Perante a invasão russa e o espoletar de uma guerra no continente europeu depois de mais de sete décadas de paz, o sentimento de insegurança, assim como a sensação de não se poder dar como certas determinadas realidades, tem crescido entre os cidadãos. O liberalismo está entre estas realidades. Num mundo em permanente mudança, é inevitável que novos obstáculos surjam e que diferentes mentalidades façam frente a estes tipos de democracias, tornando-se essencial continuar a repensá-las e, se necessário, reestruturá-las.
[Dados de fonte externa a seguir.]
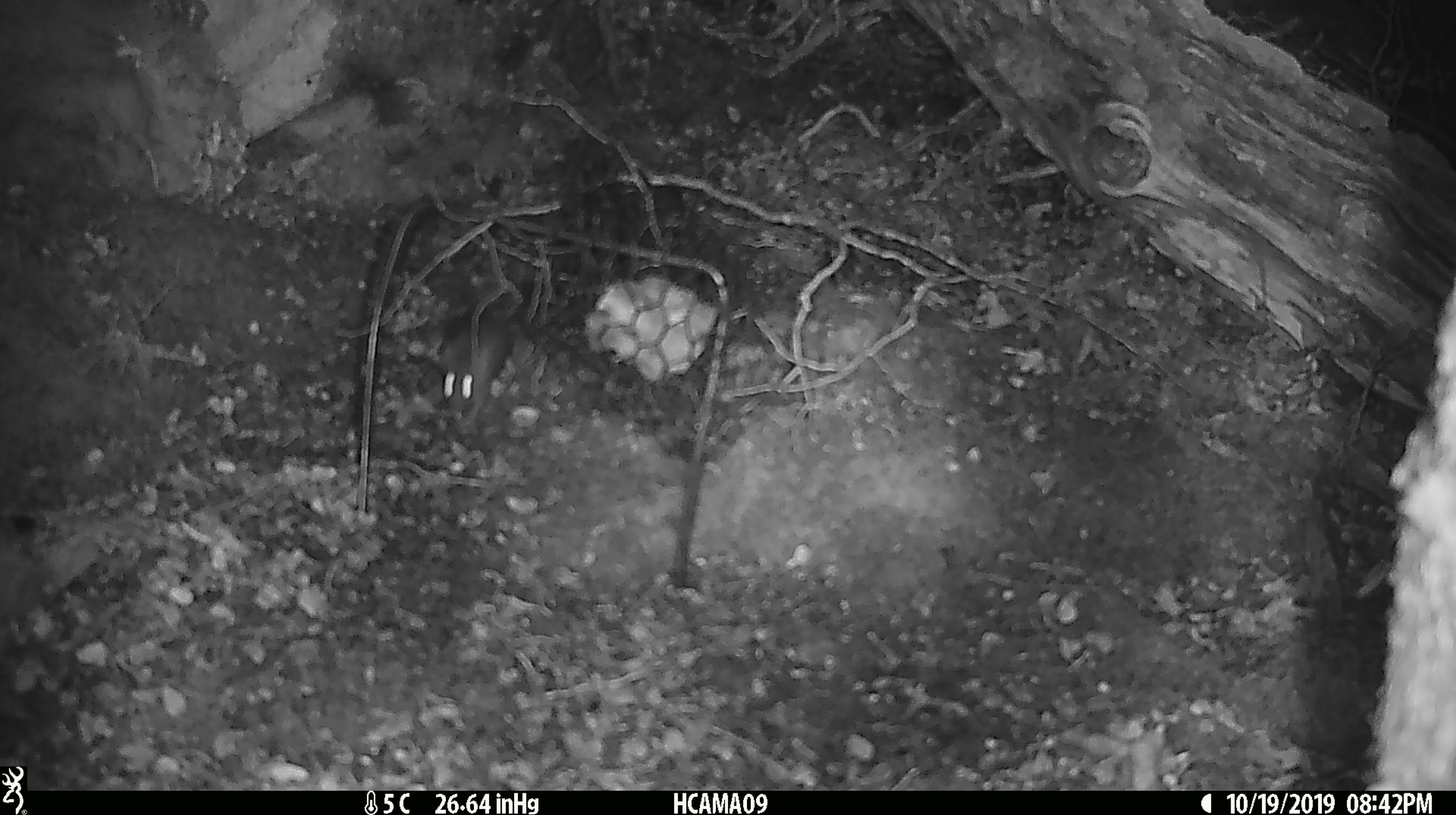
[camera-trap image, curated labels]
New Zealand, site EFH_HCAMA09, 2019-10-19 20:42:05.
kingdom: Animalia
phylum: Chordata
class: Mammalia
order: Rodentia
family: Muridae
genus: Mus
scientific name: Mus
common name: mouse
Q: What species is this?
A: Mouse (Mus).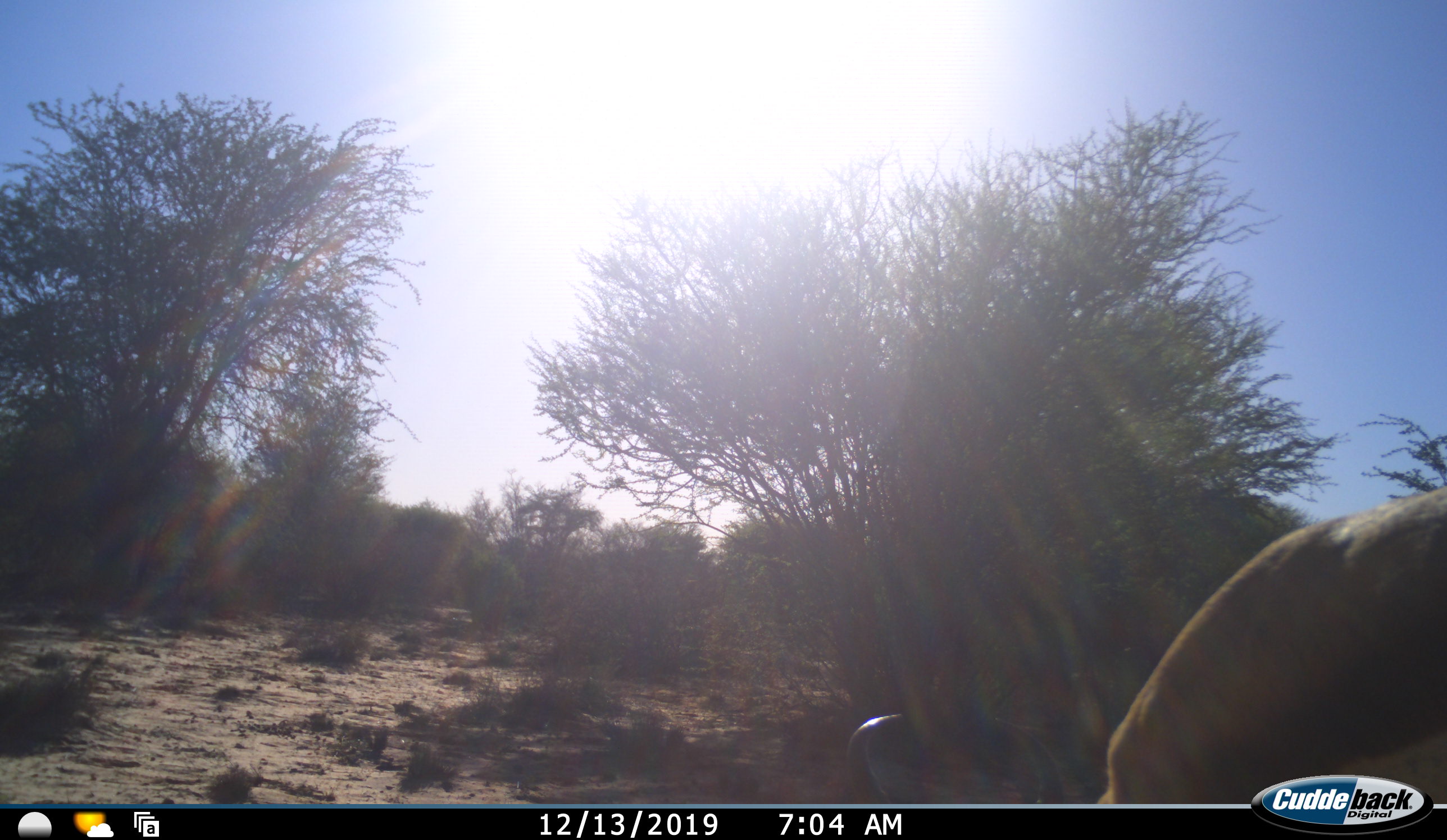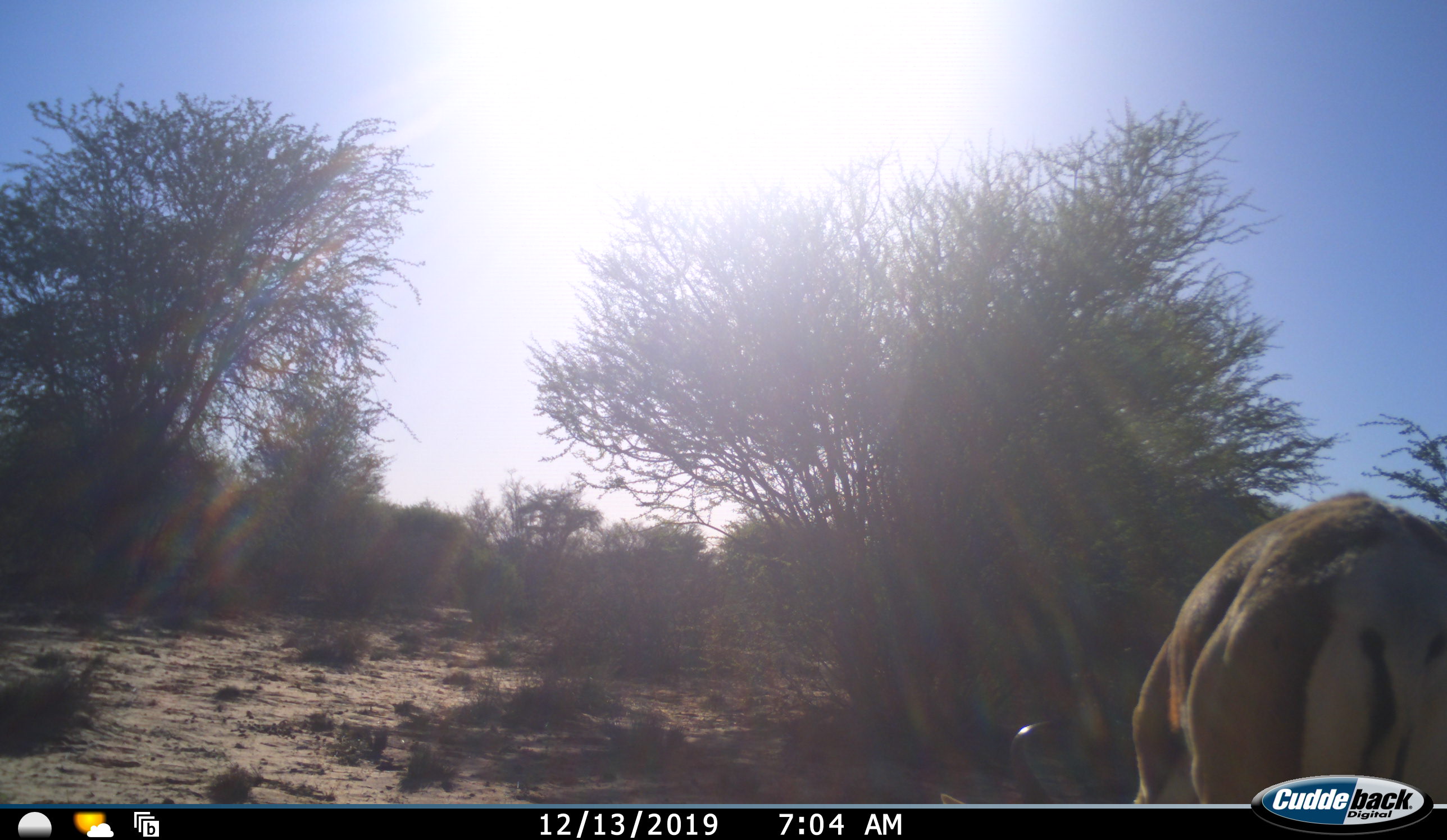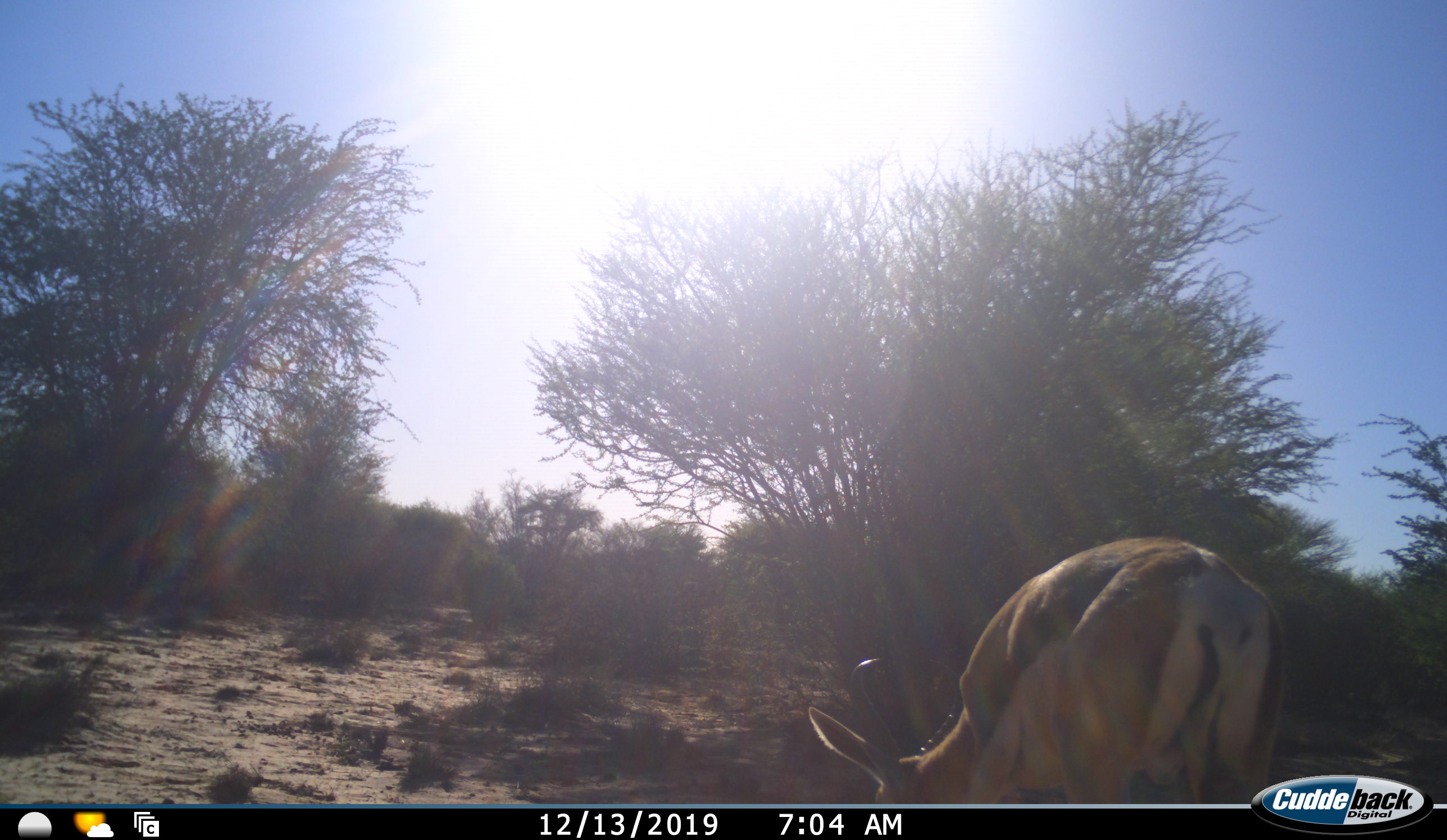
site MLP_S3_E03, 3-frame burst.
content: unidentified animal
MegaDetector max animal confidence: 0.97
“É muito fácil viver numa sociedade liberal, como Portugal, ou qualquer outro estado membro da União Europeia, com talvez uma exceção. É fácil tomar isso como certo, é fácil assumir: ‘Vou viver num país rico. Serei livre para fazer o que quiser. Não preciso de me preocupar com ameaças básicas a essa liberdade’. E acho que o que vimos com a guerra na Ucrânia é que não podemos tomar isso como garantido”, alerta Fukuyama. “Em todos os países, há um movimento político iliberal que gostaria de derrubar esta ordem liberal e isso significa que realmente temos de prestar atenção ao que está a acontecer para que possamos olhar para essas ameaças e, ocasionalmente, temos defendermo-nos contra elas. E esta perceção de que não podemos supor que este mundo agradável em que vivemos será sempre assim. Precisamos de investir na nossa própria liberdade. Mantermo-nos vigilantes”, acrescenta numa nota final.